#### Tasks to carry out
[A] Please return the stretch from "While respondent meets" through "have been met." in the immigration decision, copying it word for word.
[B] In the immigration decision, what regular eight-hour job did the respondent hold, and with which company?

══ Page extract ══

The Board of Immigration Appeals found that during the times here pertinent the fourth preference quota for the Philippines into which the petition of his step-parents put respondent was oversubscribed.

A few weeks after arrival, respondent met Rufina Agcaoili, a native of the Philippines, who was then a permanent resident and is now a citizen of the United States. She became his "girl friend." In early 1973, respondent obtained a divorce from his wife in Reno, Nevada. On March 18, 1973, respondent and Rufina were married. The bona fides of that marriage is not in question (Tr. at 35). Respondent's present wife has filed an immediate relative visa petition in his behalf, and that petition has been approved.

When he applied for his visitor's visa, respondent stated that the purpose of his visit was simply a "pleasure trip." He gave no indication of his intention to obtain a United States divorce while here, nor of his intention to visit his adoptive parents. He stated in his application that his "parents" were not in the United States, and that he was employed as a "Supervisor" by Starlite-Philippines, Inc. in Manila. While respondent's natural parents were not in the United States, his adoptive parents, as noted above, were, and he intended to visit them. Furthermore, the record reveals that while respondent did contract work for Starlite at nights, he worked a regular eight-hour day as a draftsman for the Mitsui Corporation. While none of these facts, if revealed, would legally have barred his entry into the United States as a visitor, his misrepresentations taken together created the impression that his ties to the Philippines were significantly stronger than they were in fact. Inasmuch as those ties would bolster the likelihood that respondent would leave the United States and return to the Philippines when his visa expired, his failure to disclose fully the facts relating to his background and intentions may have enhanced the likelihood that a nonimmigrant visa would be issued.

The omissions discussed above, my view of the quality of which will be elaborated upon infra, are serious when viewed in light of the totality of the circumstances of this case. However I conclude that they do not amount to fraud or willful misrepresentation of a material fact so as to preclude eligibility for a visa under Section 212(a)(19) of the Act, 8 U.S.C. 1182(a)(19). See Matter of S---- and B---- C----, 9 IN Dec. 436 (A.G. 1961). Therefore, I find respondent eligible for adjustment of status under Section 245.

While respondent meets the statutory requirements for adjustment of status, the immigration judge, and the Board on appeal, denied that relief in the exercise of administrative discretion. The appropriateness of the Board's decision is now before me.

The Board has held that Section 245 does not contemplate —

. . . that all aliens who meet the required legal standards will be granted adjustment of status to that of a permanent resident since the grant of an application for adjustment of status is a matter of discretion and of administrative grace, not mere eligibility; discretion must be exercised by the Attorney General even though statutory prerequisites have been met.

═══
══ Data extracts ══

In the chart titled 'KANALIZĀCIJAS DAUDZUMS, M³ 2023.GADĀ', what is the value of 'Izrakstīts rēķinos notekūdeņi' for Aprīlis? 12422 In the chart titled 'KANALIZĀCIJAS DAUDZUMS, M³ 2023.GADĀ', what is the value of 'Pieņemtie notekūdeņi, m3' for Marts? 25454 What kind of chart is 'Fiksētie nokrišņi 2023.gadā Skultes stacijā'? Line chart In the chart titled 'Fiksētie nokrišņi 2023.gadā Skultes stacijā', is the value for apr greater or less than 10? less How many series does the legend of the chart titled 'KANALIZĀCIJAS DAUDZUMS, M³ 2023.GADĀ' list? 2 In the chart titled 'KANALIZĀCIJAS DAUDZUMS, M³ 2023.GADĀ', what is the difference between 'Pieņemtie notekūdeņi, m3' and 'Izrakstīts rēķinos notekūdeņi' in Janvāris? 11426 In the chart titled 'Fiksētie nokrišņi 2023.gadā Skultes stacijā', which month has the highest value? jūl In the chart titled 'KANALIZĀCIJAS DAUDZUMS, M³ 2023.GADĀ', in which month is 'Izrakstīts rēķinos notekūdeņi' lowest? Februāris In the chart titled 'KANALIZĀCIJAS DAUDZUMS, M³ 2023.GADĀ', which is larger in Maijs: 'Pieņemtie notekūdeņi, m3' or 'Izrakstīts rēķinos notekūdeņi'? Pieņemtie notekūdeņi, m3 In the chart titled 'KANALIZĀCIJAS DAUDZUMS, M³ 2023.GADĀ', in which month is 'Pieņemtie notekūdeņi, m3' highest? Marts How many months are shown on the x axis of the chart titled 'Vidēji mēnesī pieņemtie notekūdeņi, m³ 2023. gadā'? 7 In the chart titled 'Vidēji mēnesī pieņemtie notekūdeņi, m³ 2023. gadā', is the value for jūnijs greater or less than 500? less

═══
══ Data extracts ══

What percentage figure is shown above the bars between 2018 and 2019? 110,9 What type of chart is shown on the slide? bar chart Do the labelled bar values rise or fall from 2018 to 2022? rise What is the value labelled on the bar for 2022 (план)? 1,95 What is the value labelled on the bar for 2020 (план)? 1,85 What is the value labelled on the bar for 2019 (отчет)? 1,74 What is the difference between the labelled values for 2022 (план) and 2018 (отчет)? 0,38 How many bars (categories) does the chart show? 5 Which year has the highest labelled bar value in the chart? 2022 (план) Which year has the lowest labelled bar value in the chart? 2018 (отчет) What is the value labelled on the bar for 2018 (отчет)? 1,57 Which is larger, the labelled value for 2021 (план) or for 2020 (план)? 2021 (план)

═══
══ Data extracts ══

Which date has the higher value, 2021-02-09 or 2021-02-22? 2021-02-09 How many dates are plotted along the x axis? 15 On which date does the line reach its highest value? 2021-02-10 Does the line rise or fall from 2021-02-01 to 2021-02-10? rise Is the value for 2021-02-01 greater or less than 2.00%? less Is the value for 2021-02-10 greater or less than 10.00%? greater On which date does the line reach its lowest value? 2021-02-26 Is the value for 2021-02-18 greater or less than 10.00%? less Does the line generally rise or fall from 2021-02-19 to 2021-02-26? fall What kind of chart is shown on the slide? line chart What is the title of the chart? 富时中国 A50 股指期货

═══

#### Responses to the exercise
[A]
While respondent meets the statutory requirements for adjustment of status, the immigration judge, and the Board on appeal, denied that relief in the exercise of administrative discretion. The appropriateness of the Board's decision is now before me.

The Board has held that Section 245 does not contemplate —

. . . that all aliens who meet the required legal standards will be granted adjustment of status to that of a permanent resident since the grant of an application for adjustment of status is a matter of discretion and of administrative grace, not mere eligibility; discretion must be exercised by the Attorney General even though statutory prerequisites have been met.

[B] He worked as a draftsman for the Mitsui Corporation.